Leaving out every picture, quote the data below exactly as it appears.

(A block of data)
· · · · · · ·
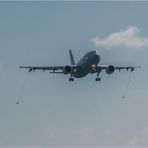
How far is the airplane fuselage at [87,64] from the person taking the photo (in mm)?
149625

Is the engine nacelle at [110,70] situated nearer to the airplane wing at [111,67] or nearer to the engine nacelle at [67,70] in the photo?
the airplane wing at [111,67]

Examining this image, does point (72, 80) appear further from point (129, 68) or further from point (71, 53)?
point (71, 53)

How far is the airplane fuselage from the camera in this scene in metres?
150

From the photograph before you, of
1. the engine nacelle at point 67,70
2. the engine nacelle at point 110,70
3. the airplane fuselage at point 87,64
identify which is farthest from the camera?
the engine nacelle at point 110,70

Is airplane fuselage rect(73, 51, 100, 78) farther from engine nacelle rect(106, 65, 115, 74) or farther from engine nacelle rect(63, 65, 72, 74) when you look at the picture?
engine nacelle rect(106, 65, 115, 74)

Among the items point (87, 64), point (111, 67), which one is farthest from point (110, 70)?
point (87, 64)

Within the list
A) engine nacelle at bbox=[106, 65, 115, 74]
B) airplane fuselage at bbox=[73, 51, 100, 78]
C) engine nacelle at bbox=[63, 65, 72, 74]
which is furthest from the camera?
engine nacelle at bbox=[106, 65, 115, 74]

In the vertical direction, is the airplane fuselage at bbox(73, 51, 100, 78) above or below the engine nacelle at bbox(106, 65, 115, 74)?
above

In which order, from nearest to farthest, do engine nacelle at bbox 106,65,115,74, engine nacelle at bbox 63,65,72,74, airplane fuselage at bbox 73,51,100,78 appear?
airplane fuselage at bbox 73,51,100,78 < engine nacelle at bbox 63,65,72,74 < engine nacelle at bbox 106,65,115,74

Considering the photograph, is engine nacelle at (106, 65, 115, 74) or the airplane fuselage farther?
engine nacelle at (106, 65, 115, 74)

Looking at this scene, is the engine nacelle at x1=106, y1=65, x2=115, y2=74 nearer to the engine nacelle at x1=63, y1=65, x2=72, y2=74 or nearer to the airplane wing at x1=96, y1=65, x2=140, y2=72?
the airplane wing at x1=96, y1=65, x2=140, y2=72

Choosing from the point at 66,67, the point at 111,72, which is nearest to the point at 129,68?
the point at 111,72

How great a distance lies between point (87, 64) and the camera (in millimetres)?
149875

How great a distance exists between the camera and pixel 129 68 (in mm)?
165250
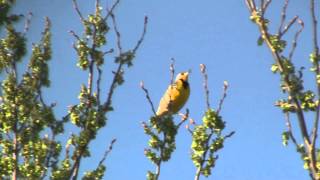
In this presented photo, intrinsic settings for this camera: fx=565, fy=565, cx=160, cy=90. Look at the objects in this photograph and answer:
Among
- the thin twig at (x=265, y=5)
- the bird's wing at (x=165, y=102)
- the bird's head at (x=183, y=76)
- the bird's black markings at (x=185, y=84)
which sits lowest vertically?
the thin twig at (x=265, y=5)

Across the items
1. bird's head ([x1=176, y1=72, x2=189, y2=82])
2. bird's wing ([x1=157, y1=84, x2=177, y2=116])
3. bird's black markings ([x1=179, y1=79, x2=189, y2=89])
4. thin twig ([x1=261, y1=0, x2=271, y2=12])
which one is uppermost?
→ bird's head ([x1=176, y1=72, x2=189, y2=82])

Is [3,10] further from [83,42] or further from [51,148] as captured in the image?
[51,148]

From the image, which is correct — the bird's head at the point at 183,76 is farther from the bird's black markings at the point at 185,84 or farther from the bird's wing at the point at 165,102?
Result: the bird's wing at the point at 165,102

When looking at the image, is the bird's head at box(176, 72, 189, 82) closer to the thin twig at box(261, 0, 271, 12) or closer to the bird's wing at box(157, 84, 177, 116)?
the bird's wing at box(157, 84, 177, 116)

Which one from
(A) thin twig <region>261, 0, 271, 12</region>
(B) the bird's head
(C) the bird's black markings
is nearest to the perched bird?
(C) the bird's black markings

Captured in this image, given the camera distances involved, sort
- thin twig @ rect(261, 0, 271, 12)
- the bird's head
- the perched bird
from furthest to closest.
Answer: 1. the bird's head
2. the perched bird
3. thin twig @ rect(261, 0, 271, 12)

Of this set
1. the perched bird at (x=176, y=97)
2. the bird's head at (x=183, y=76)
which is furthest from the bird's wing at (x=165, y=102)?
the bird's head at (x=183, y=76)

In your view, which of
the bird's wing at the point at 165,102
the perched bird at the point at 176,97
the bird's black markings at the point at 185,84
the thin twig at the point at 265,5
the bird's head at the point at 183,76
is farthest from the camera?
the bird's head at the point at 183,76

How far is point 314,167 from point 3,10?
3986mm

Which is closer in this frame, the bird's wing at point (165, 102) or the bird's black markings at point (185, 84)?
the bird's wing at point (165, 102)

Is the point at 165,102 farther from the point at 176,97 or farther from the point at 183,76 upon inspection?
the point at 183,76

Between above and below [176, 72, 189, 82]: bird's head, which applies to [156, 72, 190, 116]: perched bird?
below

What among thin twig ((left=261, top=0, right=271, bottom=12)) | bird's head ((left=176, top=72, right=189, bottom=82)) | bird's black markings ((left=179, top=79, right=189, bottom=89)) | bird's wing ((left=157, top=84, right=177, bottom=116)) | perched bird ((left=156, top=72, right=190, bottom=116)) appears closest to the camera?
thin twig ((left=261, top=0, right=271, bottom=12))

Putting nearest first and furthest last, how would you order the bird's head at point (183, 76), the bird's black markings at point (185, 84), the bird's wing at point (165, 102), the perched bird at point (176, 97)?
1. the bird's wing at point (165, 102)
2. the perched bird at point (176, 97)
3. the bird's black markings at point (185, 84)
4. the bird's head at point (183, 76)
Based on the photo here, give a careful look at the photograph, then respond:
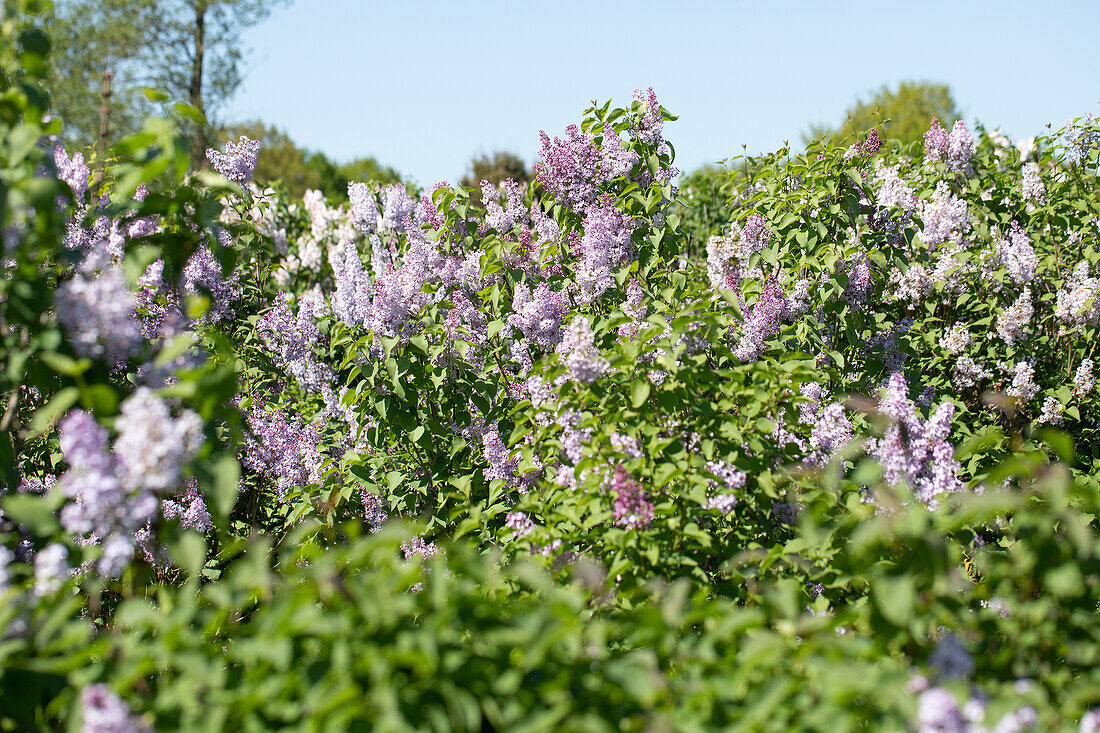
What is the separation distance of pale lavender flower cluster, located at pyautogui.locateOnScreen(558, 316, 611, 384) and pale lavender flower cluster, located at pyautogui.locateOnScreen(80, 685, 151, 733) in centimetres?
· · · · · · ·
Answer to the task>
How far is the airplane fuselage at [87,64] from the person taking the photo (in mm)?
149625

Is the engine nacelle at [110,70] situated nearer to the airplane wing at [111,67] or nearer to the engine nacelle at [67,70] in the photo?
the airplane wing at [111,67]

Examining this image, does point (72, 80) appear further from point (129, 68) or further from point (71, 53)?
point (71, 53)

How far is the airplane fuselage from the camera in this scene in metres?
150

From the photograph before you, of
1. the engine nacelle at point 67,70
2. the engine nacelle at point 110,70
3. the airplane fuselage at point 87,64
identify which is farthest from the camera?
the engine nacelle at point 110,70

Is airplane fuselage rect(73, 51, 100, 78) farther from engine nacelle rect(106, 65, 115, 74) or farther from engine nacelle rect(63, 65, 72, 74) when you look at the picture?
engine nacelle rect(106, 65, 115, 74)

Among the items point (87, 64), point (111, 67), which one is farthest from point (110, 70)?
point (87, 64)

Within the list
A) engine nacelle at bbox=[106, 65, 115, 74]
B) airplane fuselage at bbox=[73, 51, 100, 78]
C) engine nacelle at bbox=[63, 65, 72, 74]
which is furthest from the camera?
engine nacelle at bbox=[106, 65, 115, 74]

In the vertical direction, is the airplane fuselage at bbox(73, 51, 100, 78) above or below the engine nacelle at bbox(106, 65, 115, 74)?
above

In which order, from nearest to farthest, do engine nacelle at bbox 106,65,115,74, engine nacelle at bbox 63,65,72,74, airplane fuselage at bbox 73,51,100,78 appear?
airplane fuselage at bbox 73,51,100,78 < engine nacelle at bbox 63,65,72,74 < engine nacelle at bbox 106,65,115,74

Considering the photograph, is engine nacelle at (106, 65, 115, 74) or the airplane fuselage farther?
engine nacelle at (106, 65, 115, 74)

Looking at this scene, is the engine nacelle at x1=106, y1=65, x2=115, y2=74 nearer to the engine nacelle at x1=63, y1=65, x2=72, y2=74 or nearer to the airplane wing at x1=96, y1=65, x2=140, y2=72?
the airplane wing at x1=96, y1=65, x2=140, y2=72

Choosing from the point at 66,67, the point at 111,72, which is nearest to the point at 129,68?
the point at 111,72

How great a distance lies between point (87, 64) and the camera (in millimetres)?
149875

How great a distance exists between the camera and pixel 129 68 (in mm)?
165250
In this presented photo, intrinsic settings for this camera: fx=565, fy=565, cx=160, cy=90. Look at the objects in this photograph and answer:
Among
- the thin twig at (x=265, y=5)
- the bird's wing at (x=165, y=102)
- the bird's head at (x=183, y=76)
- the bird's black markings at (x=185, y=84)
which sits lowest vertically?
the thin twig at (x=265, y=5)

Across the items
1. bird's head ([x1=176, y1=72, x2=189, y2=82])
2. bird's wing ([x1=157, y1=84, x2=177, y2=116])
3. bird's black markings ([x1=179, y1=79, x2=189, y2=89])
4. thin twig ([x1=261, y1=0, x2=271, y2=12])
which one is uppermost?
→ bird's head ([x1=176, y1=72, x2=189, y2=82])

Is [3,10] further from [83,42] or further from [51,148] as captured in the image?
[51,148]

From the image, which is correct — the bird's head at the point at 183,76 is farther from the bird's black markings at the point at 185,84 or farther from the bird's wing at the point at 165,102?
Result: the bird's wing at the point at 165,102

When looking at the image, is the bird's head at box(176, 72, 189, 82) closer to the thin twig at box(261, 0, 271, 12) or closer to the bird's wing at box(157, 84, 177, 116)?
the bird's wing at box(157, 84, 177, 116)

Which one from
(A) thin twig <region>261, 0, 271, 12</region>
(B) the bird's head
(C) the bird's black markings
is nearest to the perched bird?
(C) the bird's black markings

Captured in this image, given the camera distances involved, sort
- thin twig @ rect(261, 0, 271, 12)
- the bird's head
- the perched bird
from furthest to closest.
Answer: 1. the bird's head
2. the perched bird
3. thin twig @ rect(261, 0, 271, 12)

Of this set
1. the perched bird at (x=176, y=97)
2. the bird's head at (x=183, y=76)
which is furthest from the bird's wing at (x=165, y=102)?
the bird's head at (x=183, y=76)

In your view, which of
the bird's wing at the point at 165,102
the perched bird at the point at 176,97
the bird's black markings at the point at 185,84
the thin twig at the point at 265,5
the bird's head at the point at 183,76
is farthest from the camera?
the bird's head at the point at 183,76

How far is point 314,167 from point 3,10?
3986mm

Which is closer in this frame, the bird's wing at point (165, 102) or the bird's black markings at point (185, 84)?
the bird's wing at point (165, 102)

Is the point at 165,102 farther from the point at 176,97 or farther from the point at 183,76 upon inspection?
the point at 183,76

Between above and below [176, 72, 189, 82]: bird's head, which applies to [156, 72, 190, 116]: perched bird?
below

What among thin twig ((left=261, top=0, right=271, bottom=12)) | bird's head ((left=176, top=72, right=189, bottom=82)) | bird's black markings ((left=179, top=79, right=189, bottom=89)) | bird's wing ((left=157, top=84, right=177, bottom=116)) | perched bird ((left=156, top=72, right=190, bottom=116)) appears closest to the camera?
thin twig ((left=261, top=0, right=271, bottom=12))

Putting nearest first and furthest last, how would you order the bird's head at point (183, 76), the bird's black markings at point (185, 84), the bird's wing at point (165, 102), the perched bird at point (176, 97)?
1. the bird's wing at point (165, 102)
2. the perched bird at point (176, 97)
3. the bird's black markings at point (185, 84)
4. the bird's head at point (183, 76)
Based on the photo here, give a careful look at the photograph, then respond:
What is the separation distance of pale lavender flower cluster, located at pyautogui.locateOnScreen(558, 316, 611, 384) and pale lavender flower cluster, located at pyautogui.locateOnScreen(80, 685, 151, 733) in centimetres?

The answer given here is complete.